「では、客人も揃った。朝食を始めよう。朝食が済んだら、野営を畳んで公国に向かう。今の内に腹を満たしておけ!」
「おぉぉっ!」
アイナの言葉に部下達が雄叫びで返したかと思った次の瞬間には、もう目の前の食事を貪っていた。
「……はは…これはすごいな……私達も戴こうか。」
クライス達もアイナの部下達に目を丸くしはしたものの、かなりの食べっぷりだった。特にニナが、その小さな体のどこかに異次元でもあるのではないかと言わんばかりに食事を平らげていく。
「……ち、ちょっとニナ……」
見兼ねてアリアが勢いを鎮めようと声をかけたがそれも無駄そうだ。
「……はぁ……」
呆れる三人をよそにニナはどんどん目の前の食事を胃に納めていく。
「おかわり、沢山ありますからね。

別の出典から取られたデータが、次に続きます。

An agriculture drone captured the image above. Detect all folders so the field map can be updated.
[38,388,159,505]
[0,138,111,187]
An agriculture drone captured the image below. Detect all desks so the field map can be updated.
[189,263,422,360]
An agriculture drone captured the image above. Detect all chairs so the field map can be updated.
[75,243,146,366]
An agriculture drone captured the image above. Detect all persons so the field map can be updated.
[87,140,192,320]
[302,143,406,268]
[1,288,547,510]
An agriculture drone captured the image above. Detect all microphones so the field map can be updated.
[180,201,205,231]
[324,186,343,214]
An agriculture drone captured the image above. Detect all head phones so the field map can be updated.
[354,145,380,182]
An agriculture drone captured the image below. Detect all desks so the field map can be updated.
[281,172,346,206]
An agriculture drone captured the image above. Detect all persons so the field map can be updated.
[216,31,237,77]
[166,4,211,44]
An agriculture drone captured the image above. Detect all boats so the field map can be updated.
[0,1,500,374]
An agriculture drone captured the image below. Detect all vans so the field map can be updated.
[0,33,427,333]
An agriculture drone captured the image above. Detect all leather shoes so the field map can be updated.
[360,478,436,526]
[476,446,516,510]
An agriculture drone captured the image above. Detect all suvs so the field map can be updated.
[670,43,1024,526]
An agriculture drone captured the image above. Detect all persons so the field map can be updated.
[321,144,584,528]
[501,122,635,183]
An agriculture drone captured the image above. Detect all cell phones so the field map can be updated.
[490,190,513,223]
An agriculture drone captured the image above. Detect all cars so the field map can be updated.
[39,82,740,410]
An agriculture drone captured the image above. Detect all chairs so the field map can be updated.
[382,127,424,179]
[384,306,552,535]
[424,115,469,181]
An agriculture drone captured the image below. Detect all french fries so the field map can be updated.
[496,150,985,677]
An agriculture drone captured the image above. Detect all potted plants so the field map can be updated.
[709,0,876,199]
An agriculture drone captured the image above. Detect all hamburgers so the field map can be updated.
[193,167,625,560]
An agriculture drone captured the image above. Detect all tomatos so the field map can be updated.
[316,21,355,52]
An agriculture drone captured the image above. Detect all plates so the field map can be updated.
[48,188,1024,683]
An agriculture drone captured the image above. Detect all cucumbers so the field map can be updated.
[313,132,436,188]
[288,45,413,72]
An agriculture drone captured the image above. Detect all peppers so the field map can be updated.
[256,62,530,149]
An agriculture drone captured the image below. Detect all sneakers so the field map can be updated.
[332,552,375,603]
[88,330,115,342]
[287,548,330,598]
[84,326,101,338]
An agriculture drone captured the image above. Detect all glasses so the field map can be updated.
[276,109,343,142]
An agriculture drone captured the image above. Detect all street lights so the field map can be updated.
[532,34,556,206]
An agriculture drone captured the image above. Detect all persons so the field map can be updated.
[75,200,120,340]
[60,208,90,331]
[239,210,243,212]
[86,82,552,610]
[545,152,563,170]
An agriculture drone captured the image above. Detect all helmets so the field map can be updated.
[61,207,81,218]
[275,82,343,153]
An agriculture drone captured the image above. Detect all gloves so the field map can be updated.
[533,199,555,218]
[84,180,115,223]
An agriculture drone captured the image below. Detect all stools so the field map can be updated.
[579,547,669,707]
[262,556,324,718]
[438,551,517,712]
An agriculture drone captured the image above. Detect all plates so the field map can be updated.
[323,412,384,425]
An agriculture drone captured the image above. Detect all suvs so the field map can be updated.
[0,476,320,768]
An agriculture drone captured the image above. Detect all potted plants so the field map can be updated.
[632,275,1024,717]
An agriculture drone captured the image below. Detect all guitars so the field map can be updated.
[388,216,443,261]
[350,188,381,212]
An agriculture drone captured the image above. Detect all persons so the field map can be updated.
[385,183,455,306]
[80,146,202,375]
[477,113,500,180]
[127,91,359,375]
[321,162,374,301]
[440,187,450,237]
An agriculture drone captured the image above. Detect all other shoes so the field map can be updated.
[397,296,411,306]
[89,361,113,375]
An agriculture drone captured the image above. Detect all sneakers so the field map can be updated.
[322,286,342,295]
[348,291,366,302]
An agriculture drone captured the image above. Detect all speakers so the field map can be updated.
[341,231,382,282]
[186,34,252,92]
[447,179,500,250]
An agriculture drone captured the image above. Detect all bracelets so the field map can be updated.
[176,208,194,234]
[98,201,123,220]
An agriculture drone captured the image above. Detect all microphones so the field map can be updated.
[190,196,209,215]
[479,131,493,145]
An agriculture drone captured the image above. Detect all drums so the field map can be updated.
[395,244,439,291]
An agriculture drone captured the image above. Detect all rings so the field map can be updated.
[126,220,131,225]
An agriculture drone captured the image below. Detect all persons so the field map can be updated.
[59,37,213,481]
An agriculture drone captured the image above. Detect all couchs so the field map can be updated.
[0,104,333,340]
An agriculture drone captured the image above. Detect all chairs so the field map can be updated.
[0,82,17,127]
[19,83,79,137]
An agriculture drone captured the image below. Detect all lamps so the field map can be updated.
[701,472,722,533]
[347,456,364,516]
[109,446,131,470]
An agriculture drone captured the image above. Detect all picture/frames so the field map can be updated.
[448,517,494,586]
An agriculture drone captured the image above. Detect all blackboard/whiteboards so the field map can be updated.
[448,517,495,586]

」
と、ニナが平らげる度に笑顔でおかわりを持って来ていた食事係の女性も次第にその表情が凍り付いてきた。
「……はぁ……仕方ないなぁ…」
そんな様子に見兼ねてついにクライスが腰を上げた。
このままじゃ、ランスリッター卿の部下の方々の文まで食べてしまいそうだし………仕方ない。
「ねぇ、ニナ?」
クライスがまずは優しくニナを呼んだ。しかしニナは見向きもせずに食べている。
「…………」
そんなニナに次第に怒りが溜まってきたのか、クライスは剣を抜いて床に突き刺した。
「……バラバラになりたいかい?」
「はい、すいません。許して下さい。もうしません。」
クライスが静かに呟いた瞬間にニナは食べるのを止めてクライスにまっすぐ向き直って正座していた。
「……うん。素直で宜しい。」
クライスは剣を鞘に納めてまた何事も無いかの様に席に着いて食事を再開した。アリアとケルビンは始めから席で恭しく食事していた。